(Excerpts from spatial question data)

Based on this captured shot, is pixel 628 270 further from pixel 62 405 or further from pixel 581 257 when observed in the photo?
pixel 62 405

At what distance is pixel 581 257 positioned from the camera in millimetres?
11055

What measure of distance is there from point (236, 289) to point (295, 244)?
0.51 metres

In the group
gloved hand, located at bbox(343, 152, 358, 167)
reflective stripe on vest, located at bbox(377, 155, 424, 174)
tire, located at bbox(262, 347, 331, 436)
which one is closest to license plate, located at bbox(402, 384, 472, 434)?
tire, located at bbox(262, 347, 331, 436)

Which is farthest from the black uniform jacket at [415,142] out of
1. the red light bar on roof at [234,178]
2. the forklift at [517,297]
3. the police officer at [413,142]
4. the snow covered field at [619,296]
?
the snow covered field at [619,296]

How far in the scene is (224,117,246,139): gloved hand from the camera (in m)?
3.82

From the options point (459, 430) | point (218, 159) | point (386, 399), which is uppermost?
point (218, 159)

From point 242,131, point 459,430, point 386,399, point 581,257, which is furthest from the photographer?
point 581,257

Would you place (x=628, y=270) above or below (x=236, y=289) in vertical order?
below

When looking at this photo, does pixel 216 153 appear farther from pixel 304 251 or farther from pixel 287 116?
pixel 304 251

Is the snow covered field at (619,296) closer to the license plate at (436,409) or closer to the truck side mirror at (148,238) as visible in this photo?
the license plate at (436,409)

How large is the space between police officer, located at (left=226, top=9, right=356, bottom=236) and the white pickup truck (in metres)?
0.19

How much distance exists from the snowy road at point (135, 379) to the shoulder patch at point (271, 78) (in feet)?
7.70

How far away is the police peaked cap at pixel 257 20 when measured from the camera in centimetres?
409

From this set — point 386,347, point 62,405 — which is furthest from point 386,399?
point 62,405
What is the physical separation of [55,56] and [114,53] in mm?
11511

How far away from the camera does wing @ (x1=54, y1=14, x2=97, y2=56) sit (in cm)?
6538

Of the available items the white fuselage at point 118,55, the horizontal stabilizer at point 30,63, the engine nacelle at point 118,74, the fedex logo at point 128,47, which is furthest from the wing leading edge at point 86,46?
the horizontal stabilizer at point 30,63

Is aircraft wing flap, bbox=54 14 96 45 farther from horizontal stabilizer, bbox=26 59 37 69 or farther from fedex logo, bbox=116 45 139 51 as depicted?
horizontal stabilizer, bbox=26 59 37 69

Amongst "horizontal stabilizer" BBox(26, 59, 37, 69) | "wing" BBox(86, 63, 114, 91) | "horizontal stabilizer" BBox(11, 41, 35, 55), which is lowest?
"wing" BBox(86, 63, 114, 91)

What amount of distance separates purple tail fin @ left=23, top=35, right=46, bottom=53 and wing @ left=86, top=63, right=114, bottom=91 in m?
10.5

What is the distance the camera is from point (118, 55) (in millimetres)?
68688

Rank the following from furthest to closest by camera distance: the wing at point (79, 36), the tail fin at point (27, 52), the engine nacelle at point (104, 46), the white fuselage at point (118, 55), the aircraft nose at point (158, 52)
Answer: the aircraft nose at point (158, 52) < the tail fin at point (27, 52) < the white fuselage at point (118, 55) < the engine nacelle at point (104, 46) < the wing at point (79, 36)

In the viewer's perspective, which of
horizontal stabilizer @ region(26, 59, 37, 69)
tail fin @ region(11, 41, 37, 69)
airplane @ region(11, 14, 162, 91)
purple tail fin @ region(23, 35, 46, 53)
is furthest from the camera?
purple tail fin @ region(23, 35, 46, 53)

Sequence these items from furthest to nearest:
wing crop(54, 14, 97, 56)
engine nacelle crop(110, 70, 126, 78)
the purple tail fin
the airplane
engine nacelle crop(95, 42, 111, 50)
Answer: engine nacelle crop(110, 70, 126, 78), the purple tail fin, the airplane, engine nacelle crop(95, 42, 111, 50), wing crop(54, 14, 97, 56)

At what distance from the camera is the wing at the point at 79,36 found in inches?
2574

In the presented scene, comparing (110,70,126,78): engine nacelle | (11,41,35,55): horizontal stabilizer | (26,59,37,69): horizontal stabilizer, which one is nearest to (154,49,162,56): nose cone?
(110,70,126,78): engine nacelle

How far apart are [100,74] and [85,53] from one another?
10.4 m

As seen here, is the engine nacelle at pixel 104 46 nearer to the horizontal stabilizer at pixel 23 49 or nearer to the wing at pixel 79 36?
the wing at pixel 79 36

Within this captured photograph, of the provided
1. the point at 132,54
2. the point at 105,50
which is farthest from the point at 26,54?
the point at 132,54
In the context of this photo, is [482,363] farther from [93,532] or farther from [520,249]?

- Exercise objective
Turn the lines above into a numbered list, omitting the blank lines.

- Result for this task
1. Based on this captured shot, is pixel 628 270 further from pixel 62 405 or further from pixel 581 257 when observed in the photo?
2. pixel 62 405
3. At what distance is pixel 581 257 positioned from the camera in millimetres?
4. 11055
5. What measure of distance is there from point (236, 289) to point (295, 244)?
6. 0.51 metres
7. In the group
8. gloved hand, located at bbox(343, 152, 358, 167)
9. reflective stripe on vest, located at bbox(377, 155, 424, 174)
10. tire, located at bbox(262, 347, 331, 436)
11. which one is closest to license plate, located at bbox(402, 384, 472, 434)?
12. tire, located at bbox(262, 347, 331, 436)
13. Which is farthest from the black uniform jacket at [415,142] out of
14. 1. the red light bar on roof at [234,178]
15. 2. the forklift at [517,297]
16. 3. the police officer at [413,142]
17. 4. the snow covered field at [619,296]
18. ?
19. the snow covered field at [619,296]
20. How far in the scene is (224,117,246,139): gloved hand from the camera (in m)?
21. 3.82
22. From the options point (459, 430) | point (218, 159) | point (386, 399), which is uppermost?
23. point (218, 159)
24. From point 242,131, point 459,430, point 386,399, point 581,257, which is furthest from the photographer?
25. point 581,257
26. Would you place (x=628, y=270) above or below (x=236, y=289) in vertical order?
27. below
28. When looking at this photo, does pixel 216 153 appear farther from pixel 304 251 or farther from pixel 287 116?
29. pixel 304 251
30. Is the snow covered field at (619,296) closer to the license plate at (436,409) or closer to the truck side mirror at (148,238) as visible in this photo?
31. the license plate at (436,409)
32. How large is the space between police officer, located at (left=226, top=9, right=356, bottom=236) and the white pickup truck (in metres)?
33. 0.19
34. How much distance exists from the snowy road at point (135, 379) to the shoulder patch at point (271, 78) (in feet)?
35. 7.70
36. How far away is the police peaked cap at pixel 257 20 when measured from the camera in centimetres?
37. 409
38. From this set — point 386,347, point 62,405 — which is furthest from point 386,399?
39. point 62,405
40. What is the physical separation of [55,56] and [114,53] in mm?
41. 11511
42. How far away from the camera does wing @ (x1=54, y1=14, x2=97, y2=56) sit (in cm)?
43. 6538
44. Of the available items the white fuselage at point 118,55, the horizontal stabilizer at point 30,63, the engine nacelle at point 118,74, the fedex logo at point 128,47, which is furthest from the wing leading edge at point 86,46?
45. the horizontal stabilizer at point 30,63
46. Is aircraft wing flap, bbox=54 14 96 45 farther from horizontal stabilizer, bbox=26 59 37 69 or farther from fedex logo, bbox=116 45 139 51 as depicted?
47. horizontal stabilizer, bbox=26 59 37 69
48. Amongst "horizontal stabilizer" BBox(26, 59, 37, 69) | "wing" BBox(86, 63, 114, 91) | "horizontal stabilizer" BBox(11, 41, 35, 55), which is lowest?
49. "wing" BBox(86, 63, 114, 91)
50. What amount of distance separates purple tail fin @ left=23, top=35, right=46, bottom=53 and wing @ left=86, top=63, right=114, bottom=91 in m?
51. 10.5
52. What is the distance the camera is from point (118, 55) (in millimetres)?
53. 68688
54. Rank the following from furthest to closest by camera distance: the wing at point (79, 36), the tail fin at point (27, 52), the engine nacelle at point (104, 46), the white fuselage at point (118, 55), the aircraft nose at point (158, 52)
55. Answer: the aircraft nose at point (158, 52) < the tail fin at point (27, 52) < the white fuselage at point (118, 55) < the engine nacelle at point (104, 46) < the wing at point (79, 36)
56. In the viewer's perspective, which of
57. horizontal stabilizer @ region(26, 59, 37, 69)
58. tail fin @ region(11, 41, 37, 69)
59. airplane @ region(11, 14, 162, 91)
60. purple tail fin @ region(23, 35, 46, 53)
61. is furthest from the camera?
62. purple tail fin @ region(23, 35, 46, 53)
63. Sequence these items from furthest to nearest:
64. wing crop(54, 14, 97, 56)
65. engine nacelle crop(110, 70, 126, 78)
66. the purple tail fin
67. the airplane
68. engine nacelle crop(95, 42, 111, 50)
69. Answer: engine nacelle crop(110, 70, 126, 78), the purple tail fin, the airplane, engine nacelle crop(95, 42, 111, 50), wing crop(54, 14, 97, 56)
70. At what distance from the camera is the wing at the point at 79,36 found in inches?
71. 2574
72. In the presented scene, comparing (110,70,126,78): engine nacelle | (11,41,35,55): horizontal stabilizer | (26,59,37,69): horizontal stabilizer, which one is nearest to (154,49,162,56): nose cone?
73. (110,70,126,78): engine nacelle
74. How far apart are [100,74] and [85,53] from one another?
75. 10.4 m
76. As seen here, is the engine nacelle at pixel 104 46 nearer to the horizontal stabilizer at pixel 23 49 or nearer to the wing at pixel 79 36?
77. the wing at pixel 79 36
78. Within this captured photograph, of the provided
79. 1. the point at 132,54
80. 2. the point at 105,50
81. which is farthest from the point at 26,54?
82. the point at 132,54
83. In the context of this photo, is [482,363] farther from [93,532] or farther from [520,249]?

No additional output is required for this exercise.